Nyame* is the Great Goddess in the ancient Akan tradition of Ghana.  She is the Supreme Being, the great mother, the genetrix. She is the creator and ruler of the universe. The one indivisible who can divide herself. She is most often represented by the crux decussata, the X shaped cross. The points on this type of cross indicate the equinoxes and solstices. These days were sacred to Nyame.

Nyame is self-born, eternal and infinite, self-begotten, self-produced. She is the great revolving circle of the starry heavens, the ecliptic. Her fire is the luminous life giving fluid.  She created the sun with fire and the earth with water. The word Nyame derives from Nyam, meaning brightness or splendor.

Doves are the messengers of Nyame. Antelopes are her animals. They appear in 7 forms representing the 7 different aspects of Nyame.

Because Nyame divided the universe into three parts, the sky, the earth and the underworld, her sacred number is 3. She is also represented by the triangle or pyramid.
The three parts of Nyame are:

  • The sky or heaven—her proper sphere
  • The earth aspect: ruled by Asaasa Afua, the Goddess of procreation and all that grows on earth. She is symbolized by Venus and the 8-rayed star. This is Nyame’s child and the Consort of Nyankopen.
  • The third part of Nyame is the underworld Earth Goddess, Asaasa Yaa.
    She is another child of the great mother symbolized on gold ornaments as the 6-rayed star. Her other name is Aberewa the female form of Aberew. In the firmament she is Jupiter whose emblem is a rod of iron. Three pieces of iron or meteorite are placed under her shrine, the Nyame Dua, Nyame’s tree, to represent this underworld aspect of the universal mother.

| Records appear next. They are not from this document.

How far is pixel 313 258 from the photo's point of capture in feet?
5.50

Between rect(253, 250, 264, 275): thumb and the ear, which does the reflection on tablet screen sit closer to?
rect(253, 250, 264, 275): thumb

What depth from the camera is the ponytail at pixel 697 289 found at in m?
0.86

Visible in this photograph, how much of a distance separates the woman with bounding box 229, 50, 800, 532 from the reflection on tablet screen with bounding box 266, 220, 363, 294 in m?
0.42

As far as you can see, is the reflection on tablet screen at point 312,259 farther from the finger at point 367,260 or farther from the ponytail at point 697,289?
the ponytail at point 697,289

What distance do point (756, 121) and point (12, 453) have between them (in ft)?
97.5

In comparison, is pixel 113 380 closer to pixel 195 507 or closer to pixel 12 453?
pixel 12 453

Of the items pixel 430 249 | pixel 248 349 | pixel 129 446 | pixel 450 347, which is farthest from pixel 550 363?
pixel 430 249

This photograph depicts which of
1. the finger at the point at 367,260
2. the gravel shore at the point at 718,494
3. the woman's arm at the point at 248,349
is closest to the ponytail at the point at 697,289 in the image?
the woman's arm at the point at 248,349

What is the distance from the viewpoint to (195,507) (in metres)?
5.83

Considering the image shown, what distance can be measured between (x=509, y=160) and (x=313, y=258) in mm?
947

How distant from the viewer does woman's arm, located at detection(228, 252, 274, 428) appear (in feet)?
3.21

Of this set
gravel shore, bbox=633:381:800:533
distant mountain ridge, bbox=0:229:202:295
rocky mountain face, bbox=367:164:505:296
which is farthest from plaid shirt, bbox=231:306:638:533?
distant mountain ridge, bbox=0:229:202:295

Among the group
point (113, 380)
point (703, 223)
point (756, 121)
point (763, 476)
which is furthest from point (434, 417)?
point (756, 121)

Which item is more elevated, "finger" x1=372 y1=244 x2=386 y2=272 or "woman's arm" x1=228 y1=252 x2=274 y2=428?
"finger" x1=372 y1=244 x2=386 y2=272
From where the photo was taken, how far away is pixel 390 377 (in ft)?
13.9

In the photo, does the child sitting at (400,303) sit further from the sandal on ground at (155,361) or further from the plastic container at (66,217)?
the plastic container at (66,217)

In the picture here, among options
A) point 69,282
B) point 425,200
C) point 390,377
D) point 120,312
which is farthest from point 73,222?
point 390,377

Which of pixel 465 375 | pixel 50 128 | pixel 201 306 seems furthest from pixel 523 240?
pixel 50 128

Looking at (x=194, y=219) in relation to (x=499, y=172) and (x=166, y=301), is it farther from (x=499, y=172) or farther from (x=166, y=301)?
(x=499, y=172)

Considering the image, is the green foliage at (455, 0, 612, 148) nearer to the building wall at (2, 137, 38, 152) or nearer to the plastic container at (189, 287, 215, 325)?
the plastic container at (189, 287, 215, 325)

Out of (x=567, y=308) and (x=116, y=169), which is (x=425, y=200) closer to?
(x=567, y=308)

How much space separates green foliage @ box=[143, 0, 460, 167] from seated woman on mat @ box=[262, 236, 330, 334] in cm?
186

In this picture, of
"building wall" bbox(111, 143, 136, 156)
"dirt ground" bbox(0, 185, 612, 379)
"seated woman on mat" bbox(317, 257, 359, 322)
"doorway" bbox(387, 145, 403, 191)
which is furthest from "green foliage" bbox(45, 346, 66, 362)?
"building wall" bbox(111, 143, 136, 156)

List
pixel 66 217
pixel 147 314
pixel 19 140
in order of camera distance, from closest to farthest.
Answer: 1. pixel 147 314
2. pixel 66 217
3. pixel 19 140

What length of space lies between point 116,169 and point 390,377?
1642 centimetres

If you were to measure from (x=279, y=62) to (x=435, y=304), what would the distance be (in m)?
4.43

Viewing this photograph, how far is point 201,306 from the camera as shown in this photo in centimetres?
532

Nyame was too busy to be concerned with the day-to-day affairs of humans so the moon held part of her kra (enlivening spark) and delivered that to the humans. The moon was seen as the personification of Nyame on in our solar system.

Nyame is who we are born from and who we return to at our death—the vast original fire of creation. When we die, we return to the kra of Nyame. Our kra, returns to the universal kra of Nyame that we never leave but always remain connected to.

~Theresa C. Dintino

*information taken from: The Sacred State of the Akan, by Eva Meyerowitz.